Die Kalamkari-Tempeltücher sollen Gottheiten und Geschichten ihres Wirkens sinnlich vor Augen führen. Je nach Format als Wandbehang, Baldachin, Banner und Fahne oder zum Schmuck von Prozessionswagen verwendet, markieren sie einen sakralen Raum. Sie bieten eine verdichtete Präsenz des Göttlichen und haben zugleich eine narrative Funktion. Sie dienen der Erbauung, Veranschaulichung und Erinnerung. Es gibt Tücher, die einzelne Gottheiten darstellen. Diese sind frontal ins Bild gesetzt, damit der für die Verehrung notwendige Blickkontakt, darshan, gewährt ist. Andere Kalamkari, meist grossformatige, mit zum Teil ausführlichen Beschriftungen versehene Stücke, sind in mehreren Registern organisiert, die horizontal um ein grosses zentrales Panel verlaufen. In aufeinander folgenden Bildern illustrieren sie Geschichten aus den Puranas oder den grossen indischen Epen Mahabharata und Ramayana. Die stärkste Wirkung geht bei diesen Tüchern vom imposanten Mittelstück aus, einer szenischen Verdichtung des Themas. Die kleineren Darstellungen sind wie Buchzeilen dem Erzählfluss entsprechend von links nach rechts und von oben nach unten verlaufend angeordnet.

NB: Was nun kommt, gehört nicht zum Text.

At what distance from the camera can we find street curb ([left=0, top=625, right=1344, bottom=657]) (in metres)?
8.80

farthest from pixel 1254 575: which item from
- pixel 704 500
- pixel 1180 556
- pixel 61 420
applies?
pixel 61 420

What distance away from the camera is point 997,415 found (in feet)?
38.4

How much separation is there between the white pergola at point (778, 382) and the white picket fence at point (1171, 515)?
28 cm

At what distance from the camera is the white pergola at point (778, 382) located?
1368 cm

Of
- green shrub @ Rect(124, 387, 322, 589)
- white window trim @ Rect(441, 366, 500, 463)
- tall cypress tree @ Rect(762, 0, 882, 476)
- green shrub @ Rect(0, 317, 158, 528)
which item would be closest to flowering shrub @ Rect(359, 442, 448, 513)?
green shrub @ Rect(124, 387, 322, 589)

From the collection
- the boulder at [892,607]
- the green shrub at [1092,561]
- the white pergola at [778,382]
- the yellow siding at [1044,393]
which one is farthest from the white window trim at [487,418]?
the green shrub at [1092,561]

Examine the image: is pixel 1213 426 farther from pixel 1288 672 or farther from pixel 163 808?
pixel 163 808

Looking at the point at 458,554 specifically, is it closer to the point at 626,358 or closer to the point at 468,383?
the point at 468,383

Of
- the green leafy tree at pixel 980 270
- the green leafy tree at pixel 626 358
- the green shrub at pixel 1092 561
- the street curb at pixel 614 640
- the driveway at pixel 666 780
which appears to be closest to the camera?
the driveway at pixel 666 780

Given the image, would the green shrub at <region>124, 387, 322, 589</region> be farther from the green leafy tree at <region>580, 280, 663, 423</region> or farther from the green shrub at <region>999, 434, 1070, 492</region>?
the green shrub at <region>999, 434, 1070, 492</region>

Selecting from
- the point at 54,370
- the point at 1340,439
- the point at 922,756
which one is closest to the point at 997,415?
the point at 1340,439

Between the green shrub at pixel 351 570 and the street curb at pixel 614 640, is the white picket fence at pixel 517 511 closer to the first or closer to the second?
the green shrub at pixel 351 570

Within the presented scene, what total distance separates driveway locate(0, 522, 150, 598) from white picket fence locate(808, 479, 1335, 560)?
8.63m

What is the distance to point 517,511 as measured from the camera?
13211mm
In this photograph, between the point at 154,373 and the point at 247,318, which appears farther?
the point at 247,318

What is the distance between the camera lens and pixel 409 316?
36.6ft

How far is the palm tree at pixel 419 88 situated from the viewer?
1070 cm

Das Völkerkundemuseum hat einen vielfältigen Bestand an Tempeltüchern aus Tamil Nadu und Andhra Pradesh, die ästhetische und stilistische Konventionen dieser malerischen Tradition veranschaulichen. Diese Kalamkari gelangten zu unterschiedlichen Zeitpunkten nach Zürich: 1926 erwarb der damalige Direktor des Hauses, Hans Wehrli, einige Tuchbilder, dies in der Absicht, für die universitäre Lehrsammlung die hinduistische Götterwelt in unterschiedlichen Medien und Ikonographien zu repräsentieren. Die in Madras (dem heutigen Chennai) gekauften Stücke stammen aus zwei bedeutenden Zentren sakraler Kalamkari-Produktion, Sikkinaickenpet am Kollidam-Fluss und Srikalahasti. Rund sechzig Jahre später, 1987, bot sich die Gelegenheit, diese qualitativ hochstehende kleine Gruppe um ein grösseres Ensemble jüngerer Tücher aus Srikalahasti zu ergänzen. Neben Repräsentationen einzelner Gottheiten kam damals auch eine Reihe von narrativen Malereien ins Museum.
Die Sammlung darf in ihrer historischen Tiefe für die südindische Kalamkari-Kunst als repräsentativ gelten. Sie wird in der Ausstellung – in einer Qualität und Formenvielfalt berücksichtigenden Auswahl – der direkten Betrachtung zugänglich gemacht.